A New Nigeria that Provides Sustainable Infrastructure to Support Her Dreams is POssible!
A Nation's infrastructure provides the basic scaffolding for development. Women and girls constitute half of the half the population for whom public infrastructural amenities are set up and must be considered as the primary clients that they are.
Women and girls are at risk not only from poor health infrastructure, but from inadequate infrastructure across all sectors, which can limit access to essential services and prevent them from maintaining security and self-sufficiency during social and economic upheaval.
Gender is an important but largely neglected aspect of infrastructure planning and provision.

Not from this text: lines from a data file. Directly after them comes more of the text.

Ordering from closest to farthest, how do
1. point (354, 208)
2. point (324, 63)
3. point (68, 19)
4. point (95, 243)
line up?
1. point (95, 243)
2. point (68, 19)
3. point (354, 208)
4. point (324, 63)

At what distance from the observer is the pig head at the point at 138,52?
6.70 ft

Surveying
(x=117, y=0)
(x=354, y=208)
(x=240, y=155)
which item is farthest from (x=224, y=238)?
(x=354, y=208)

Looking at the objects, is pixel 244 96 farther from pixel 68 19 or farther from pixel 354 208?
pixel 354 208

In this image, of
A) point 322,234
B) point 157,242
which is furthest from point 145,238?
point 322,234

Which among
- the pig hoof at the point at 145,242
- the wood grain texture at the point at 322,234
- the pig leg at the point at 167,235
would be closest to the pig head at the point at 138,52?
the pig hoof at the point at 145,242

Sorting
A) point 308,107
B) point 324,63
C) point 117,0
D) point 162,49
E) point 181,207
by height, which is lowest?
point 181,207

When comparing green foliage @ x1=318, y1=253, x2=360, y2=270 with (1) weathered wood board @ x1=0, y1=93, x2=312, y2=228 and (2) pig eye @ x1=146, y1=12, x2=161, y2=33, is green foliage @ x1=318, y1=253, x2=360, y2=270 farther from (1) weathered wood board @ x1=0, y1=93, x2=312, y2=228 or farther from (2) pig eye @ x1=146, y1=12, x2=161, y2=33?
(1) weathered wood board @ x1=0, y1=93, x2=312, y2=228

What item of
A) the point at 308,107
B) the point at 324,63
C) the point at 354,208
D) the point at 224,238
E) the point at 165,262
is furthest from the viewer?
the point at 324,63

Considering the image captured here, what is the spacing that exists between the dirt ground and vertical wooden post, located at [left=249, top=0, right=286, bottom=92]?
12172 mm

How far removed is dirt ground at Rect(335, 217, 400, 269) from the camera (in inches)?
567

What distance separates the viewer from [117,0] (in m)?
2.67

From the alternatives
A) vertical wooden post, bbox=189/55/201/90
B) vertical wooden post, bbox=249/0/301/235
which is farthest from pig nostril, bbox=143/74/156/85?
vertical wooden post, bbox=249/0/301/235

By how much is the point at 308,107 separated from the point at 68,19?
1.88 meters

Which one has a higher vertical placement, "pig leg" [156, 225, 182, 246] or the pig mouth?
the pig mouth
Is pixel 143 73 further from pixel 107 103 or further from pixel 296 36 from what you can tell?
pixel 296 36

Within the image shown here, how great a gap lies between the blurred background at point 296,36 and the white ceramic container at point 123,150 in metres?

Underdeveloped and gender-blind infrastructure is one of the leading causes for the inability of women and girls to access the basic services to support their upward social mobility and reduce the gender gap.
Gender-blind infrastructure fails to consider the different roles, responsibilities and particular needs of women, men, girls and boys in a specific context and how this affects their ability to use or access infrastructure.
Considering the long operational life of infrastructure, not mainstreaming gender in the infrastructure life cycle can reinforce gender inequalities for decades, wasting limited financial resources and putting lives at risk.
It is a moral and financial imperative to ensure that this massive investment includes a gender mainstreaming approach to infrastructure planning, delivery and management to achieve sustainability, equality, and economic and social benefits for all.
There is a lot to be gained by ensuring equal access to infrastructure services for women and girls. Not only will it improve and protect the lives and livelihoods of women and girls, but will benefit the entire economy as well.